» Task brief
Lay out the stretch of items from the line containing "Out of the choices" through the line containing "At what distance" as a Markdown table with the columns Row and Line, numbering each row and leaving out blank lines.

## begin Given entries

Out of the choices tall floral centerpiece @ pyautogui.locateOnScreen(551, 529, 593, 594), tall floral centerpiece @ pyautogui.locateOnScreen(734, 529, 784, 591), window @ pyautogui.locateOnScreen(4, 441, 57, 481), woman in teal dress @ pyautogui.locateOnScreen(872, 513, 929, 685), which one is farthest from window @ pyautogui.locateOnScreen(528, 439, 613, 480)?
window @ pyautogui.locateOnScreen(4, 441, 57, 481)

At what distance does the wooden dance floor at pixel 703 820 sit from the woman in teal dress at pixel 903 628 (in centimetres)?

## end Given entries
## begin Given entries

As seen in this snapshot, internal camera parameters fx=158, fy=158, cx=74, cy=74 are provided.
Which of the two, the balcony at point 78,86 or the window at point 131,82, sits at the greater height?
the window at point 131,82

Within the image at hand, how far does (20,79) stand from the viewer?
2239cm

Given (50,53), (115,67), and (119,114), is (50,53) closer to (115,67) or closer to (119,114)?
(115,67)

## end Given entries
## begin Given entries

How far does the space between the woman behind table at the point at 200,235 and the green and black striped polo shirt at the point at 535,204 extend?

## end Given entries

» Task solution
| Row | Line |
|---|---|
| 1 | Out of the choices tall floral centerpiece @ pyautogui.locateOnScreen(551, 529, 593, 594), tall floral centerpiece @ pyautogui.locateOnScreen(734, 529, 784, 591), window @ pyautogui.locateOnScreen(4, 441, 57, 481), woman in teal dress @ pyautogui.locateOnScreen(872, 513, 929, 685), which one is farthest from window @ pyautogui.locateOnScreen(528, 439, 613, 480)? |
| 2 | window @ pyautogui.locateOnScreen(4, 441, 57, 481) |
| 3 | At what distance does the wooden dance floor at pixel 703 820 sit from the woman in teal dress at pixel 903 628 (in centimetres)? |